Some people may ask: “Why does this matter? Why stir the pot by bringing up race?”
I would answer these numbers are important because if baseball is supposed to represent most Americans and our culture, then it should not be a sport leaving out entire demographics. “If baseball is going to be seen as the national pastime, you would hope it would reflect the diversity of the country,” Richard Lapchik, director of Institute for Diversity and Ethics in Sport, told the Associated Press in 2005.
It wasn’t always this way. I explore the many reasons for the decline of the black baseball player in the SEC, with a focus on Arkansas, in this Sunday’s Perspective section [update: June 10] of the Arkansas Democrat-Gazette.
D.J.Baxendale On The Move
Posted: April 20, 2012 Filed under: Uncategorized | Tags: D.J. Baxendale, Drew Smyly, Jeff Harvill, Razorback baseball, Ty Wright Leave a comment »I traveled to Fayetteville a couple weeks ago and sat down with Hogs pitcher D.J. Baxendale on the same afternoon the news broke that Petrino hadn’t been alone, and Razorback football changed forever … the baseball team isn’t as hot as it was a month ago, but fortunes can change in the crack of a bat. That could happen as soon as this weekend against Ole Miss on the road…
Courtesy: Arkansas Democrat-Gazette
Granted: if D.J. Baxendale had to choose a place to call home, it makes sense central Arkansas would be it. The preseason All-American pitcher graduated from a Sherwood high school and has lived in Vilonia, Conway and Jacksonville. He still visits plenty of friends in the area, and helps kids on his dad’s traveling teams based there.

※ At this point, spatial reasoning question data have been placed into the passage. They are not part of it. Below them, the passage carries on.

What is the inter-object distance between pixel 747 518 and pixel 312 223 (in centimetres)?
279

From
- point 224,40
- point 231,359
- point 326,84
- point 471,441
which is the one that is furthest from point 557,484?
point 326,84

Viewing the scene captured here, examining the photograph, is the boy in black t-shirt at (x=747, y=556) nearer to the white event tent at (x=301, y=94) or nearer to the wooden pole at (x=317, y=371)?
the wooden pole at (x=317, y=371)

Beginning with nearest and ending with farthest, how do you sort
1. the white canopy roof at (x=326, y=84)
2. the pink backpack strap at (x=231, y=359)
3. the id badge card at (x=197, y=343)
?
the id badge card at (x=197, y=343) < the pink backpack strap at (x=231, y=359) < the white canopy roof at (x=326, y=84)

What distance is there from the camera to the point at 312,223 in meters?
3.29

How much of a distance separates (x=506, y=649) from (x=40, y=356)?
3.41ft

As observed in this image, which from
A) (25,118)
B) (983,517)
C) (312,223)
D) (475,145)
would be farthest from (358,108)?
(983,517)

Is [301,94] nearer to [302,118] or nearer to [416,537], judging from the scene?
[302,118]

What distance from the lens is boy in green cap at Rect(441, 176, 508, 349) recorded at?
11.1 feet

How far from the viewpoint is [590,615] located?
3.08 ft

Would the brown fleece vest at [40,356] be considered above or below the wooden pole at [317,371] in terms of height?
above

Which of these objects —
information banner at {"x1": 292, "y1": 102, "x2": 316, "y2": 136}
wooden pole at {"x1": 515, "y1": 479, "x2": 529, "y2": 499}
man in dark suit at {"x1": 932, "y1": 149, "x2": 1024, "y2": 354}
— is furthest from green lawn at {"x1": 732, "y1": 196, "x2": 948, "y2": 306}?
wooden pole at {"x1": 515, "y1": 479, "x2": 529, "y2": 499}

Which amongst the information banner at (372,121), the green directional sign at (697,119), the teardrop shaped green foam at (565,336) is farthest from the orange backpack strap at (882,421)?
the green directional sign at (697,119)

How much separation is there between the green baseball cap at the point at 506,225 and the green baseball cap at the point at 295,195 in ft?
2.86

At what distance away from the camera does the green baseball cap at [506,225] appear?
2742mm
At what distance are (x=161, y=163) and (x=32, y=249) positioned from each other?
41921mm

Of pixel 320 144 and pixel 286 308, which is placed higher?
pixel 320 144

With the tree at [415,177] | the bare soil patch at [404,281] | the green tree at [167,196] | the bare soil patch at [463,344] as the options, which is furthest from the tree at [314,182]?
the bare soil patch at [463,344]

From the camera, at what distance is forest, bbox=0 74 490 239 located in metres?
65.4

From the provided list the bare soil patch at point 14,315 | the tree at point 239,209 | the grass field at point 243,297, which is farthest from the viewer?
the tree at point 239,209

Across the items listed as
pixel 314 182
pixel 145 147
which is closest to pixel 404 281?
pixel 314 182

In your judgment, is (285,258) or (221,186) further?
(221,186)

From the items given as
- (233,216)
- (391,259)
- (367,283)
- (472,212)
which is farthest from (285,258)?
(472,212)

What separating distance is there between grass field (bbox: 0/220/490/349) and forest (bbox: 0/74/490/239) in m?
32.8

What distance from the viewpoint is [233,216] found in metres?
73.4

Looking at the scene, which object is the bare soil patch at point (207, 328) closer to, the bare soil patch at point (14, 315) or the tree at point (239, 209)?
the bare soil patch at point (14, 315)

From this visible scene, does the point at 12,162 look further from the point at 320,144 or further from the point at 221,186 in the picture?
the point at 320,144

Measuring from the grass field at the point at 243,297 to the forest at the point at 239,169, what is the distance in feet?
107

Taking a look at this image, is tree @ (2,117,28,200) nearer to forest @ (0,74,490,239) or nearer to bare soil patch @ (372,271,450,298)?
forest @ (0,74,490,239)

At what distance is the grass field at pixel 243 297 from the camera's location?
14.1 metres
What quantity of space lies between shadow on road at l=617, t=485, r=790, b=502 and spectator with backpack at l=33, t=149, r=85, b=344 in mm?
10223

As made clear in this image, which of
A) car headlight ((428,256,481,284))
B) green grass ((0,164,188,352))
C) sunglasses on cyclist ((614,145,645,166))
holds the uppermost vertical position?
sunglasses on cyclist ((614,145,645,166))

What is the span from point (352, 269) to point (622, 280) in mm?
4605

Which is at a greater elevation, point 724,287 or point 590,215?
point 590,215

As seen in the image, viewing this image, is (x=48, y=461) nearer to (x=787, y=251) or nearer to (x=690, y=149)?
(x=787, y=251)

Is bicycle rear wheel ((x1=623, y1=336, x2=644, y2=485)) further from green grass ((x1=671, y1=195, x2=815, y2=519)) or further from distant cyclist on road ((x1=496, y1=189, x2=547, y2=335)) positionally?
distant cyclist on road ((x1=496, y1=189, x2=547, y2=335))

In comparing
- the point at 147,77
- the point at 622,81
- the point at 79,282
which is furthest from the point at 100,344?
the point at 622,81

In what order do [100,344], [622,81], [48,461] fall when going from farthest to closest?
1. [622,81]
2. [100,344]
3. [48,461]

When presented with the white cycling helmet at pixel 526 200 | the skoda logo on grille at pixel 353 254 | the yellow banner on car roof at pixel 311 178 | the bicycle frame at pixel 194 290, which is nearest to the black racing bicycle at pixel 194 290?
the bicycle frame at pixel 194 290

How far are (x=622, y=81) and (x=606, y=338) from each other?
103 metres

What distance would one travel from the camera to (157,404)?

That Baxendale considers any one area a home is a bit of surprise, though, considering this admission: “I probably lived in 50 or 60 houses throughout my life.” Mostly, his parents’ work caused the moving. D.J.’s father Greg Baxendale has been a Cleveland Indians scout, a recruiting assistant for Rollins College in Florida and the head baseball coach of Hendrix College in Conway. D.J. Baxendale says the moving – which included two stints in Arkadelphia and a stint in Massachusetts – didn’t faze him. He learned to easily make friends, to constantly adapt.
Few baseball players have adapted so well in an Arkansas prep career. At semester of his 10th grade year, Baxendale moved from Arkadelphia to a Jacksonville area just north of Sherwood, where he attended Abundant Life School, an affiliate of the Sylvan Hills First Baptist Church. He immediately helped the school make the 2A state championship game. “Even at a young age, he was not easily distracted,” says Wes Johnson, former coach at Abundant Life.
After Johnson left to coach elsewhere, Baxendale and two other players transferred to Sylvan Hills High School across John F. Kennedy Blvd. By the time the dust cleared on two seasons there, Baxendale had finished one of the state’s best careers in recent history with a 6A state title and 4.12 grade point average. The accomplishments stoked great expectations for the college level.